In the U.S., one tobacco product is known to have been manufactured with asbestos as an ingredient: Kent Micronite filtered cigarettes. From 1952 to 1956, H&V Specialties manufactured cigarette filters for the Lorillard Tobacco Company using a type of asbestos called crocidolite.

Lorillard marketed Kent Micronites as the safest cigarettes ever invented, claiming the design was inspired by high-tech industrial filtration technology. Unfortunately, crocidolite is now widely considered the most toxic form of asbestos.

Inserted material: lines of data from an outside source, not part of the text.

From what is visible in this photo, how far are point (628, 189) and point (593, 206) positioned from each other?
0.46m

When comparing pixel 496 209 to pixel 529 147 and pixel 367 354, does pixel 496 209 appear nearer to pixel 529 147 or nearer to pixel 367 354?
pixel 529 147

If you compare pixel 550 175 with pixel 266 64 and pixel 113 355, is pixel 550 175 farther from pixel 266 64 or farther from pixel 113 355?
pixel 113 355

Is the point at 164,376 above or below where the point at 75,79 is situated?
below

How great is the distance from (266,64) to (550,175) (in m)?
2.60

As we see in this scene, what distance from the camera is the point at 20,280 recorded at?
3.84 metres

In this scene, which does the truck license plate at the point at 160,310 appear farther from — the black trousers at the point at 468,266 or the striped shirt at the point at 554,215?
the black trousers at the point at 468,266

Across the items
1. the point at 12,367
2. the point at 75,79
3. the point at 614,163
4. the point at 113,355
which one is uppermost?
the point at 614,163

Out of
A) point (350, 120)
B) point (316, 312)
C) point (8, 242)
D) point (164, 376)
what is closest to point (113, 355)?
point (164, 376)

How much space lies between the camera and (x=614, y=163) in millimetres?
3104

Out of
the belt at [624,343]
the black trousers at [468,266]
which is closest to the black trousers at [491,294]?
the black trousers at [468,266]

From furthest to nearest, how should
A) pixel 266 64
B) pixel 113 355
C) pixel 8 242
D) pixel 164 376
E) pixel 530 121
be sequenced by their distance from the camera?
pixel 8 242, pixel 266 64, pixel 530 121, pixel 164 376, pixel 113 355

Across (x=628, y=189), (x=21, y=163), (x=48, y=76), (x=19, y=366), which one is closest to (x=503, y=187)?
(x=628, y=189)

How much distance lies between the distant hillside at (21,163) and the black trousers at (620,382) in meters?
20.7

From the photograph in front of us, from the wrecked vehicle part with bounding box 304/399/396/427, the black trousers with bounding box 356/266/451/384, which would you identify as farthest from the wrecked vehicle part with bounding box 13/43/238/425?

Although crocidolite was used in certain specialized filters, the crimped crepe paper of the Micronite cigarette filter did not prevent consumers from inhaling microscopic crocidolite fibers when they smoked Kent cigarettes. One study found a smoker could inhale “an average of 170,000 crocidolite airborne structures” from only two puffs on a Kent Micronite.

In general, cigarette filters do not make cigarettes significantly safer. The filters typically only trap the largest tar particles, allowing most of the toxic substances in cigarettes to pass through. The main purpose of a cigarette filter is to make the smoke inhaled seem less harsh and let consumers feel the cigarette is safe. This combination likely facilitated more frequent smoking and the development of addiction to cigarettes.

The Kent Micronite filter actually made smoking more dangerous by adding asbestos to the list of cancer-causing substances smokers were exposed to.